Brian M. Greenwood

The challenge:
Meningitis, pneumonia and malaria – all dictated by seasonal climate – kill millions of children in the developing world each year.
The work:
Malaria is widespread during the rainy season. Greenwood demonstrated the value of insecticide-coated bed nets and drug therapy in preventing malaria. Pneumonia and meningitis are most prevalent during the dry season. Greenwood developed and tested two groups of vaccines against these infections, which have been highly effective in saving children’s lives.
Why it matters:
Dr.
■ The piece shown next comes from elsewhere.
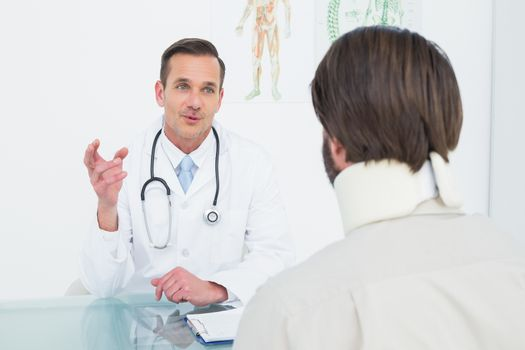 Friendly male doctor in communication with patient at desk in medical office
Greenwood has been a tireless advocate of children’s health in developing countries by battling the spread of disease and training post-doctoral scientists in Africa.
Bio
Brian Greenwood studied medicine at Cambridge (1962) followed by three years in Western Nigeria at University College Hospital, Ibadan. After further training in clinical immunology in Britain, he returned to Nigeria (1970) to help establish a new medical school at Ahmadu Bello University, Zaria. There he continued his research in malaria and meningococcal disease.
Greenwood spent 15 years directing the UK Medical Research Council Laboratories in The Gambia (1980-95). He helped to establish a multi-disciplinary research program focused on the most prevalent infectious diseases: malaria, pneumonia, measles, meningitis, hepatitis and HIV2. Greenwood demonstrated the efficacy of insecticide-treated bed nets in preventing malaria deaths in children, and demonstrated the impact of Haemophilus influenzae type b and pneumococcal conjugate vaccines in Sub-Saharan Africa.
In 1996 Dr. Greenwood joined the London School of Hygiene & Tropical Medicine where he is now Manson Professor of Clinical Tropical Medicine. He directed the Gates Malaria Partnership (2001-09) and, in 2008, became director of the Malaria Capacity Development Consortium, which supports malaria training-programs in five Sub-Saharan universities. He is also director of a consortium that studies the epidemiology of meningococcal infection in Africa prior to the introduction of a new conjugate vaccine.